The wines are sustainably-farmed, using only natural products (not synthetically-derived) in the vineyards and using lightweight packaging to reduce their carbon footprint for years. As of 2012, the solar panels on the winery's roof have made the company completely energy self-sufficient. Beginning with the 2019 vintage Prosecco DOC and Pinot Grigio DOC wines, the vineyards have been awarded the SQNPI certification; an accolade which further shows their sustainable practices and agricultural environmentalism.
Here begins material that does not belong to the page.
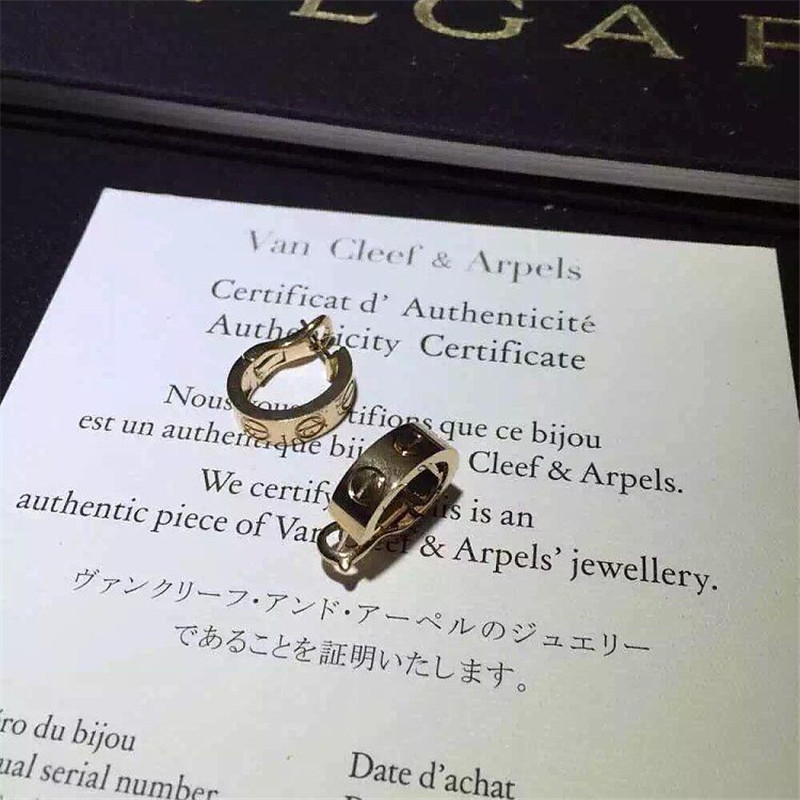 C love series earring 18k gold white gold yellow gold rose gold bracelet Jewelry factory in Shenzhen, China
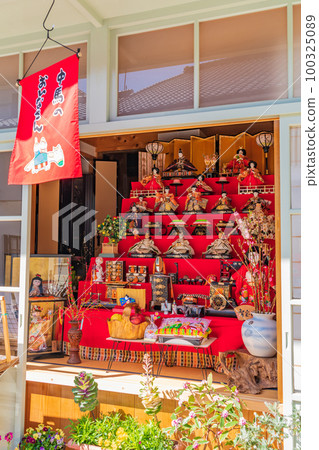 Asuke-cho in spring, Chuuma hina dolls <Toyota City, Aichi Prefecture> 100325089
One of the world’s most popular and playful sparkling wines, Prosecco is a specialty of northeastern Italy, spanning nine provinces of the Veneto and Fruili-Venezia Giulia regions. A higher-quality version of Prosecco wine that must meet more stringent production requirements is known as Prosecco Superiore and must come from the more rugged terrain between the towns of Valdobiaddene and Conegliano. Prosecco can be produced as a still wine, a semi-sparkling wine (“frizzante”), or a fully sparkling wine (“spumante”)—the latter being the most common. While Prosecco wine is typically produced in a “brut” (dry) style, its fresh and fruity character makes it seem a bit sweeter than it actually is. “Extra brut” styles, incorporating higher levels of residual sugar, are quite popular, however.
Prosecco wine is made from the Glera grape, which was formerly and confusingly called Prosecco, these wines are notable for pleasant flavors of peach, pear, melon, green apple, and honeysuckle. Lower pressure during the carbonation process (also called the tank method) means that the bubbles are lighter and frothier than in Champagne or other traditional method sparkling wine, and less persistent. Prosecco is also a great choice to blend with orange juice for mimosas for a classic brunch beverage.
A term typically reserved for Champagne and Sparkling Wines, non-vintage or simply “NV” on a label indicates a blend of finished wines from different vintages (years of harvest). To make non-vintage Champagne, typically the current year’s harvest (in other words, the current vintage) forms the base of the blend. Finished wines from previous years, called “vins de reserve” are blended in at approximately 10-50% of the total volume in order to achieve the flavor, complexity, body and acidity for the desired house style. A tiny proportion of Champagnes are made from a single vintage.
There are also some very large production still wines that may not claim one particular vintage. This would be at the discretion of the winemaker’s goals for character of the final wine.